**Problem to solve**: Locate every line in the data that contains the string "patterned", and copy each such line in full. Matching is case-sensitive.

**Records for this task**:
** START **
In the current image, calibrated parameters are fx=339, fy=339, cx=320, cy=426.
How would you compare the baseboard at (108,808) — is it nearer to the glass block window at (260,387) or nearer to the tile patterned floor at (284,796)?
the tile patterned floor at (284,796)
** END **
** START **
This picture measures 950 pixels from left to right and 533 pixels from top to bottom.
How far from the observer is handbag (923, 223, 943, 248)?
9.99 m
** END **
** START **
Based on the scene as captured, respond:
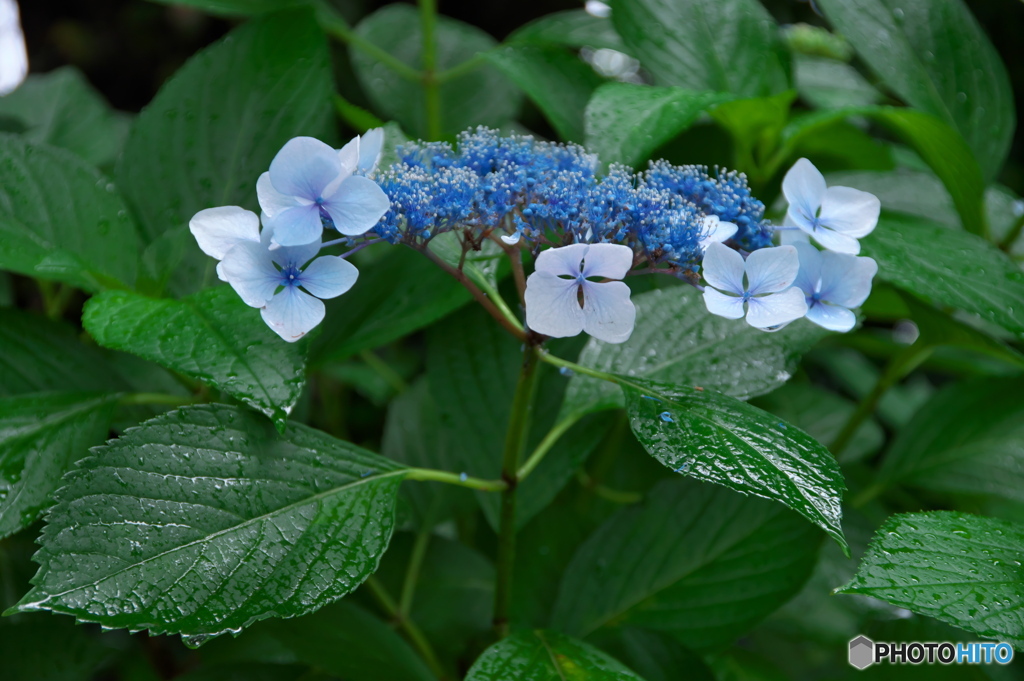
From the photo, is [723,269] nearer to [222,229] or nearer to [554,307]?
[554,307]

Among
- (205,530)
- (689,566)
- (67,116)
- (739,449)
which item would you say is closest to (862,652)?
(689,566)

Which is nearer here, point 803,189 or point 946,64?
** END **
**The result**:
How would you compare the baseboard at (108,808) — is it nearer to the glass block window at (260,387) or nearer to the tile patterned floor at (284,796)?
the tile patterned floor at (284,796)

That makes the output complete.